Commenting on the contract awards, Jackie Marshall-Cyrus, the Technology Strategy Board’s Lead Specialist for Assisted Living, said: “Much of the current service provision around nutrition encourages older adults to rely on others.
Rather than seeking to maintain their own skills and independence, it takes away the opportunity they have to continue to do what they can for themselves, or to address their changing nutritional needs and tastes. These three exciting service development projects will offer a way to reverse this, through providing good nutrition and good nutritional advice, enabling older adults to continue to interact with food in the way they wish to, and enhance social interaction.”
Mat Hunter, Design Council’s Chief Design Officer added: “These next-generation services will help us maintain our quality of life as we age. All three teams show how understanding real, human needs inspires better solutions and we believe that this design-led approach will encourage the wider economy to embrace this emerging business opportunity. We look forward to seeing these compelling concepts brought to life and to market.”

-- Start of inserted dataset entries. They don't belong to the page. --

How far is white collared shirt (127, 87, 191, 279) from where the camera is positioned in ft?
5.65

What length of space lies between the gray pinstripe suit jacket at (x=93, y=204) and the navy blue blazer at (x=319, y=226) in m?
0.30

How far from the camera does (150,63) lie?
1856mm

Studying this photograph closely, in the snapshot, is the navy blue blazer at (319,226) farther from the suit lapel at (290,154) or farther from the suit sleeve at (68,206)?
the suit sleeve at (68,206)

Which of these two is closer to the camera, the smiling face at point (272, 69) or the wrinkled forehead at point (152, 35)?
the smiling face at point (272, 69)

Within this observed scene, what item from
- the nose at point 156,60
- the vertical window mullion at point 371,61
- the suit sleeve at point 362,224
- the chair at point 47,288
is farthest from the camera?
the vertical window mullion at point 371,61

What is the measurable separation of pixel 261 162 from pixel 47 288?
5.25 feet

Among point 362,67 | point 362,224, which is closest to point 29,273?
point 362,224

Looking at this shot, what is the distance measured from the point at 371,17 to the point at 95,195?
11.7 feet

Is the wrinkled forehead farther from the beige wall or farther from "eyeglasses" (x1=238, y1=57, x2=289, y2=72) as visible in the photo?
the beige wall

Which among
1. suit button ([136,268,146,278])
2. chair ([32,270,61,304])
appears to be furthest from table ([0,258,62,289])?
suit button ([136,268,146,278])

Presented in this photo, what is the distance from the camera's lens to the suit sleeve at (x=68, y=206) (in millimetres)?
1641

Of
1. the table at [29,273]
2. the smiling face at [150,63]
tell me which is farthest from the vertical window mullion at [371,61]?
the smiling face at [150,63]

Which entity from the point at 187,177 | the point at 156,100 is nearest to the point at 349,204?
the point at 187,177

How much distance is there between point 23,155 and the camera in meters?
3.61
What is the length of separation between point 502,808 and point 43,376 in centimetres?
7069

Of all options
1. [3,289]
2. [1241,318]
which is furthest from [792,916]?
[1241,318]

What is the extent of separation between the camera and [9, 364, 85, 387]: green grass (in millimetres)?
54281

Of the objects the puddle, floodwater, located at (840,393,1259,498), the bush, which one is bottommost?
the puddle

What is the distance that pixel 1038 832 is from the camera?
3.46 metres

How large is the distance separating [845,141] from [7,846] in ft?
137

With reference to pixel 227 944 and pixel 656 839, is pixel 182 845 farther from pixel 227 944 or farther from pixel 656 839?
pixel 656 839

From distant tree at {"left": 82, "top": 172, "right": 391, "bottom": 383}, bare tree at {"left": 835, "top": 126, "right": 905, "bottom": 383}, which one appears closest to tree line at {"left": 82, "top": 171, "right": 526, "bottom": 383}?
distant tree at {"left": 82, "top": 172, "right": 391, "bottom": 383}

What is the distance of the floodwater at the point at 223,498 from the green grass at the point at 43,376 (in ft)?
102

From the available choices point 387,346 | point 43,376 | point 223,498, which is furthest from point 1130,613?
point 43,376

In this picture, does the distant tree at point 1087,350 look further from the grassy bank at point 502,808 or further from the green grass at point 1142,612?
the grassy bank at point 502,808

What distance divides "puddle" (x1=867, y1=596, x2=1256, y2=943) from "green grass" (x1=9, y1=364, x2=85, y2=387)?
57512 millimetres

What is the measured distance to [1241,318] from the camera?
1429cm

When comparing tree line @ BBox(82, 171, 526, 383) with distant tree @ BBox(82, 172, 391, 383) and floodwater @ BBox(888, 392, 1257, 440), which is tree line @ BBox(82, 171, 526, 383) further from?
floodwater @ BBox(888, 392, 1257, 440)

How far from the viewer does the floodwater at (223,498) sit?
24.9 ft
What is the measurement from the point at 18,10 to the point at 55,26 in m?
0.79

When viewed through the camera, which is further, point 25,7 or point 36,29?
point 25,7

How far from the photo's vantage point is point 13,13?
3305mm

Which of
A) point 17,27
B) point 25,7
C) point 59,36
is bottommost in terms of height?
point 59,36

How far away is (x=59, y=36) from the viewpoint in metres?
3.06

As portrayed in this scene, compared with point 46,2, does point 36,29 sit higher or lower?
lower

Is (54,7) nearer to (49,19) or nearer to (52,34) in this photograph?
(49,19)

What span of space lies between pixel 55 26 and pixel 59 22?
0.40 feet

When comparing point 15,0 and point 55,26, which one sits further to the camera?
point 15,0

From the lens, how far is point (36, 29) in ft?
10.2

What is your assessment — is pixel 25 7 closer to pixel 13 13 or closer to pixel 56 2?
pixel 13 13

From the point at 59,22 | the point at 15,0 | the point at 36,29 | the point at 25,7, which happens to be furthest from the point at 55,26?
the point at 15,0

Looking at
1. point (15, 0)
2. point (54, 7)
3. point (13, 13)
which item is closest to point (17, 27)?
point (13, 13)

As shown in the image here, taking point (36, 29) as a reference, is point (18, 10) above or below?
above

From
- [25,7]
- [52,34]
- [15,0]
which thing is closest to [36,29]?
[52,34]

The ‘Independence Matters – Home and Away’ funding competition was launched in February 2011 and followed extensive research by the Design Council to identify key areas in which innovations could make the most difference in helping older people to live independently. Nutrition and independent living are strongly linked and the ability to continue to prepare and eat food into older age as you always have done is a fundamental part of maintaining your sense of identity, quality of life and independence. Access to good nutrition not only ensures healthy living (warding off both obesity and malnutrition) but also, as eating is an inherently social activity, it helps to maintain emotional and mental well-being.